I'm using CoreML to train my own Model for animals. Reading the Apple Docs it says
Use at least 10 images per label for the training set, but more is always better. Also, balance the number of images for each label. For example, don’t use 10 images for Cheetah and 1000 images for Elephant.
I'm using a python script to download up to 1000 images per data set (1000 bears, 1000 cheetahs, 1000 elephants, etc). What I notice is sometimes I get 400 images of one thing, 700 of another, 900 another etc
animals
-bears (402 pics)
-cheetahs (810 pics)
-elephants (420 pics)
-lions (975 pics)
-tigers (620 pics)
-zebras (793)
To download the images via terminal I type in:
// python image_download_python2.py <query> <number of images>
python image_download_python2.py 'elephants' '1000'
Because it returns some data sets with images of 400, others 700, and others with 900 etc would this still be considered "balanced out" or do I need to set a down limit of 500 when I run the python script so that everything hovers around 500 images no matter what?

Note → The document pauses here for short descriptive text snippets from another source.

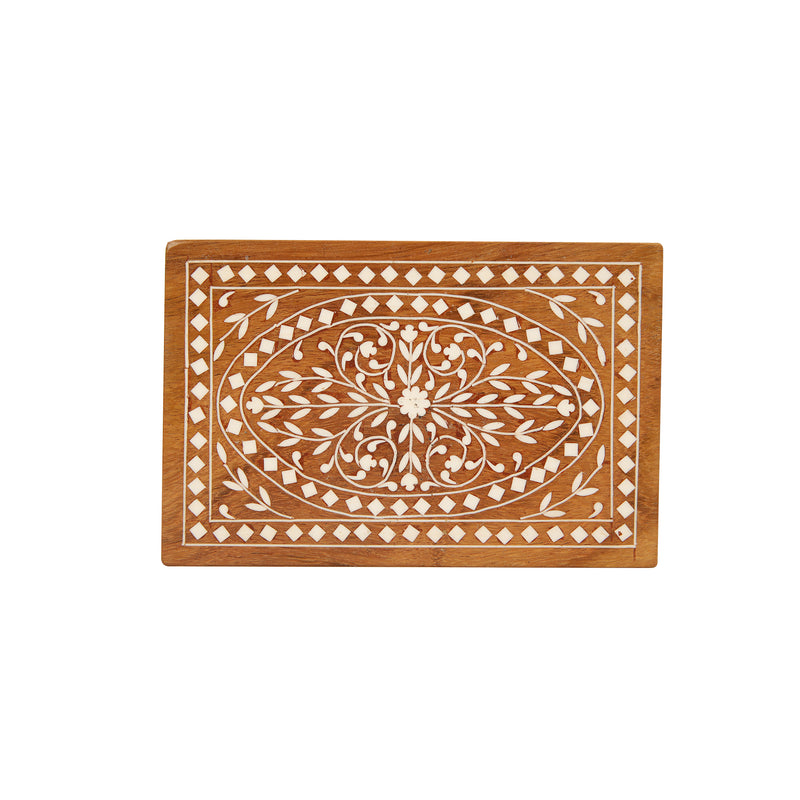 INLAY WORK ON WOODEN BOX
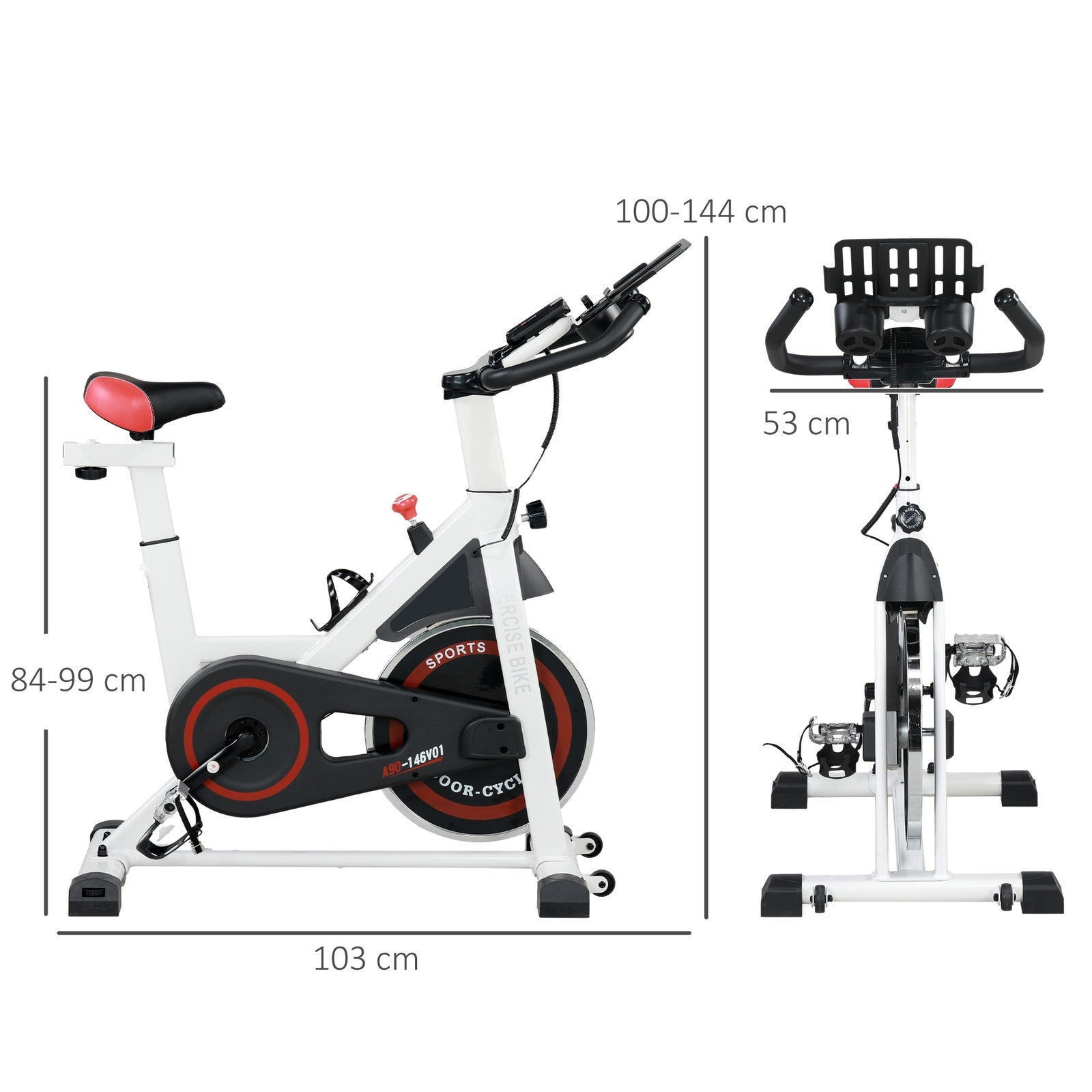 HOMCOM 8Kg Flywheel Exercise Bike Adjustable Height Resistance 2 Wheel White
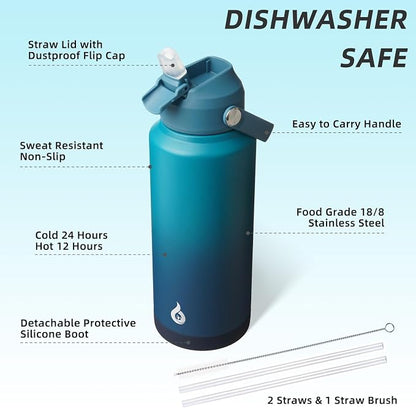 BJPKPK 32oz Insulated Water Bottle, Stainless Steel Bottle - Image 3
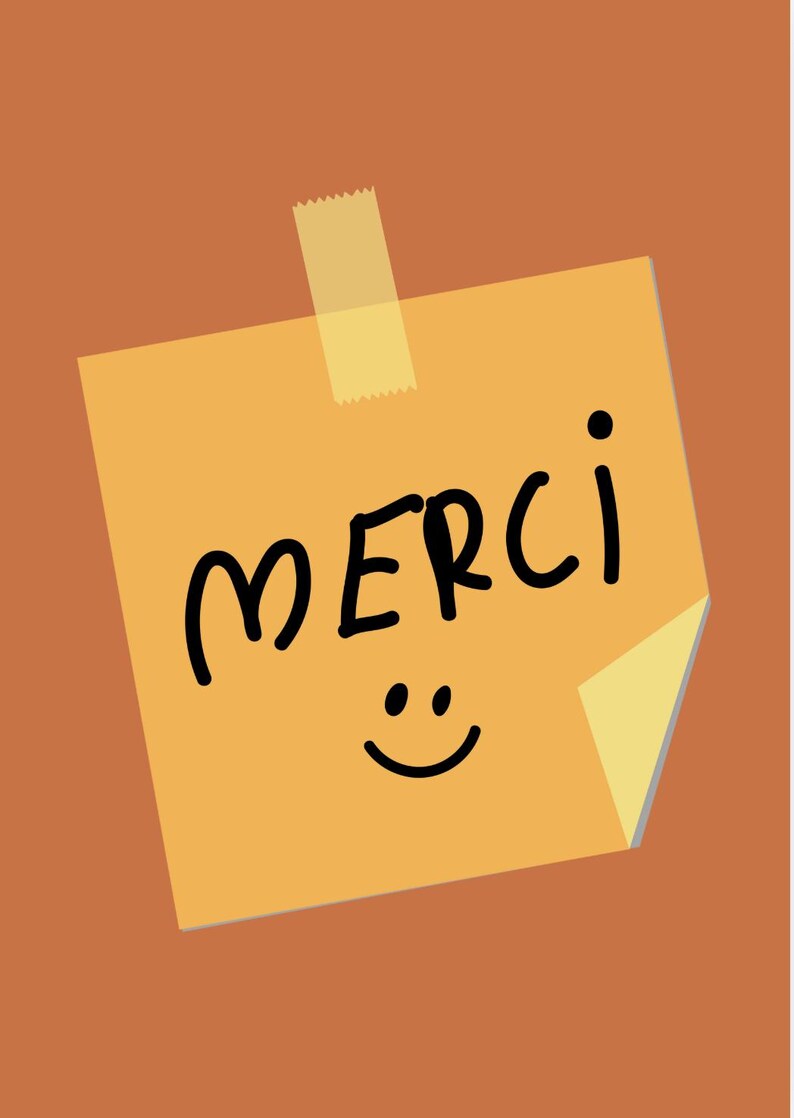 Pu&ograve; includere: Un post-it giallo con la parola "merci" in grafia nera e una faccina sorridente. Il biglietto &egrave; attaccato a uno sfondo marrone con un pezzo di nastro adesivo.
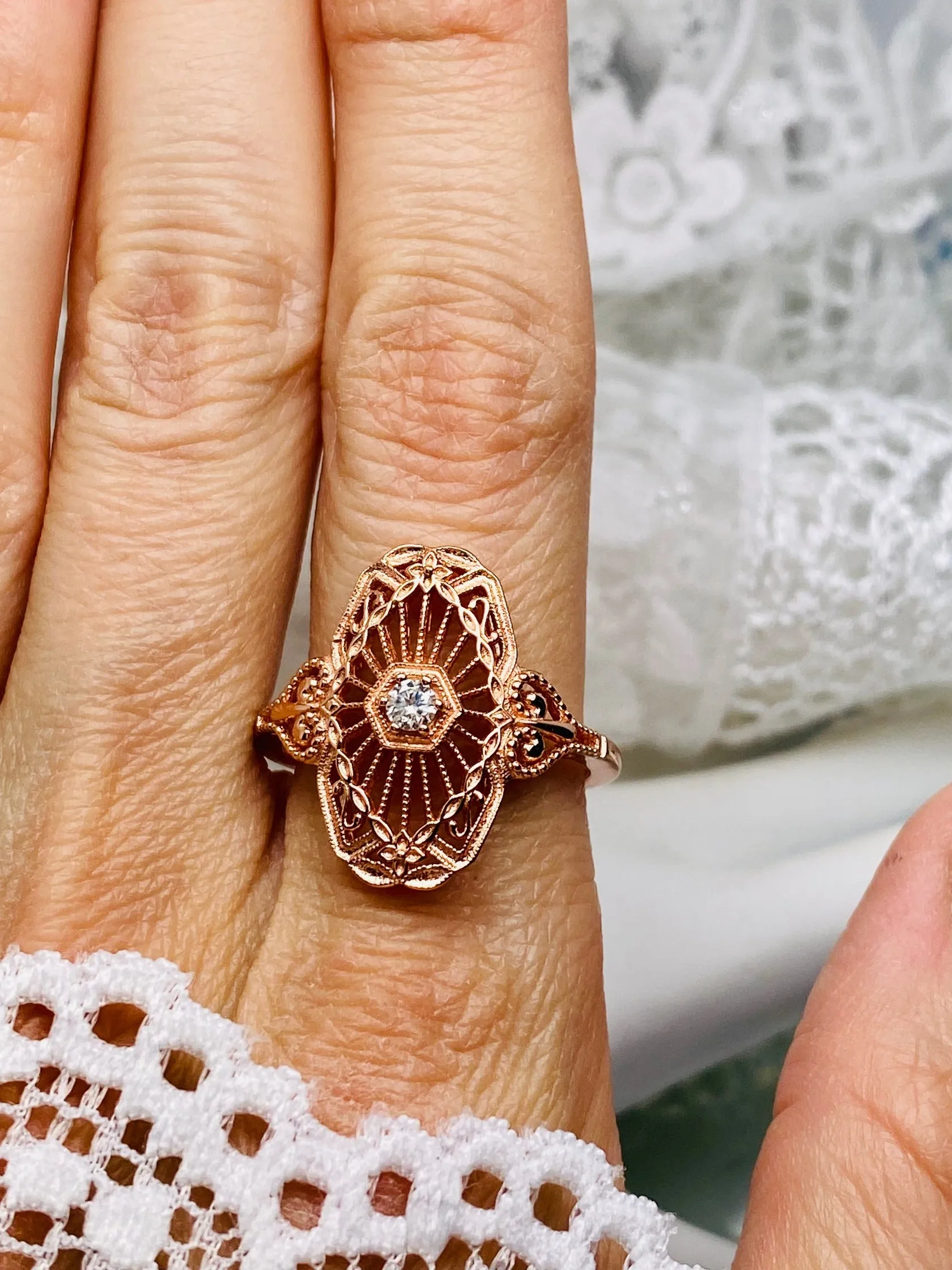 Vintage Style Diamond Ring, Rose Gold plated Sterling Silver, Round Gem, Debut, Victorian Filigree , D588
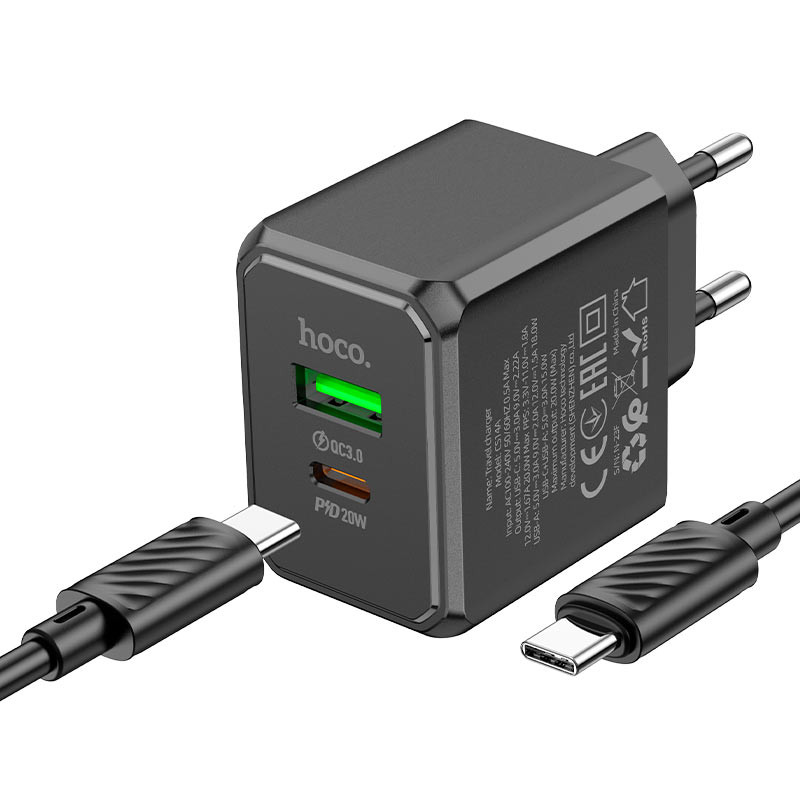 МЗП Hoco CS14A PD20W+QC3.0 (1USB-A/1C) + Type-C to Type-C на малюнкі №4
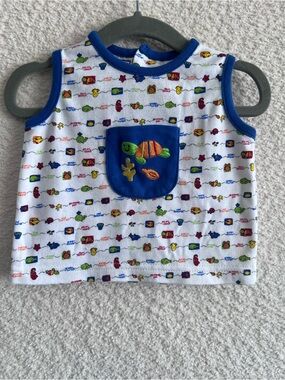 Scooters Infant Vintage Embroidered Sea Life Turtle Tank Top ‎ Size 3-6 Months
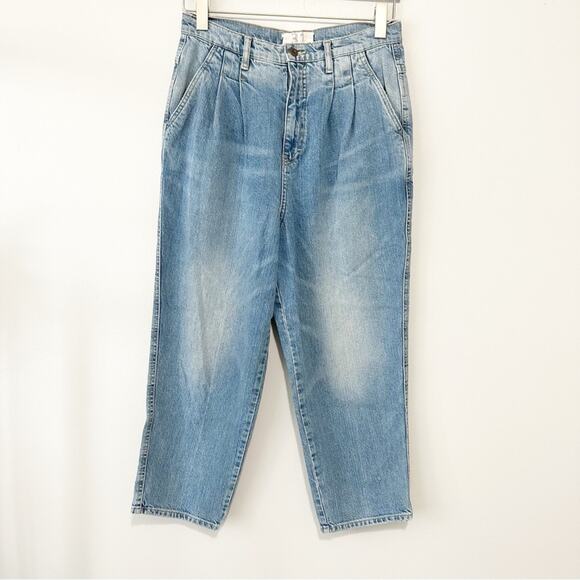 Free People pleated jeans blue denim we the free size 31 - Picture 1 of 7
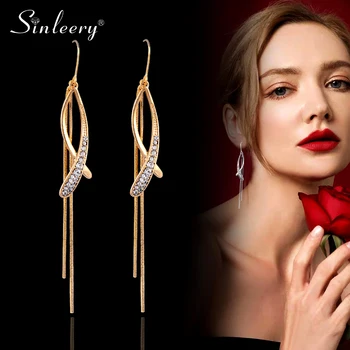 SINLEERY Sexy Long Tassel Drop Earrings Yellow Gold Silver Color Inlay Cubic Zirconia Earrings For Women Party Jewelry ES829 SSB
SINLEERY Sexy Long Tassel Drop Earrings Yellow Gold Silver Color Inlay Cubic Zirconia Earrings For Women Party Jewelry ES829 SSB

python image_download_python2.py 'elephants' '500'
I'm pretty much sure I'll always get at least 400 images.
Keep in mind the docs says more images is always better
Use at least 10 images per label for the training set, but more is always better.
On a side note, what happens to the CoreML model while training when the data sets aren't balanced out like in Apple's example of 10 cheetahs and 1000 elephants?